= Consigna =
Copia sin cambios el fragmento del texto sobre cultura y democracia que empieza por "Hace unas semanas, un" y continúa hasta "tener mucho sentido.".

= Texto mostrado =
****

Hace unas semanas, un funcionario público hizo un breve discurso y pronunció una frase comprometida: "Cultura es democracia". Ojalá, pero basta pensar en la notable cultura de algunos jerarcas nazis –como, por ejemplo, los que aparecen retratados en Roma, ciudad abierta, de Roberto Rossellini– para dudar del acierto del funcionario. Músicos como Walter Gieseking o Herbert von Karajan, físicos como Werner Heisenberg, ciertos pintores alemanes de indiscutido talento, poetas como D’Annunzio, personajes que se tomaron a sí mismos demasiado en serio, fueron fascistas de la primera hora. Tan bien distribuida está la cultura entre fascistas y demócratas que afirmar la equivalencia entre cultura y democracia no parece tener mucho sentido.

****

= Material =
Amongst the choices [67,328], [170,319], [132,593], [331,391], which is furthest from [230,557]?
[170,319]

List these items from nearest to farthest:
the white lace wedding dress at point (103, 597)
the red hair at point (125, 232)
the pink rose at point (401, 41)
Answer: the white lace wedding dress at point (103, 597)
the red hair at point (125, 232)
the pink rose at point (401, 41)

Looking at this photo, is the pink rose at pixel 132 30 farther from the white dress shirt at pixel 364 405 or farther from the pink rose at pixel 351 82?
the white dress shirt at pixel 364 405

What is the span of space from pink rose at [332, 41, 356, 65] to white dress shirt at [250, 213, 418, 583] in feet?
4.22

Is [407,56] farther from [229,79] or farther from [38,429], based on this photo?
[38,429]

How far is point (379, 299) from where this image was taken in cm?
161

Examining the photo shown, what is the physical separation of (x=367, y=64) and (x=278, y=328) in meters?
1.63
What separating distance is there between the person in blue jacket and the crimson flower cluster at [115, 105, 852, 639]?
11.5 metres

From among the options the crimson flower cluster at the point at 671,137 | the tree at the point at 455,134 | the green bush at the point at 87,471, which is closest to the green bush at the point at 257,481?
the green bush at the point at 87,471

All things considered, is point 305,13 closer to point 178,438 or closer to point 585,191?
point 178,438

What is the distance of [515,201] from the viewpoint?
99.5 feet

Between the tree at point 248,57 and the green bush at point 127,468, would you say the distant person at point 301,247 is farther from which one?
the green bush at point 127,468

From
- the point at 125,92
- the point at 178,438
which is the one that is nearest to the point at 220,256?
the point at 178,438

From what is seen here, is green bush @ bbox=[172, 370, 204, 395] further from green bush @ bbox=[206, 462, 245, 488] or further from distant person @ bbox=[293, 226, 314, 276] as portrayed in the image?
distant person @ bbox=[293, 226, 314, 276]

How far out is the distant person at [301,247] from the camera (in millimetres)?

****

= Resultado =
Hace unas semanas, un funcionario público hizo un breve discurso y pronunció una frase comprometida: "Cultura es democracia". Ojalá, pero basta pensar en la notable cultura de algunos jerarcas nazis –como, por ejemplo, los que aparecen retratados en Roma, ciudad abierta, de Roberto Rossellini– para dudar del acierto del funcionario. Músicos como Walter Gieseking o Herbert von Karajan, físicos como Werner Heisenberg, ciertos pintores alemanes de indiscutido talento, poetas como D’Annunzio, personajes que se tomaron a sí mismos demasiado en serio, fueron fascistas de la primera hora. Tan bien distribuida está la cultura entre fascistas y demócratas que afirmar la equivalencia entre cultura y democracia no parece tener mucho sentido.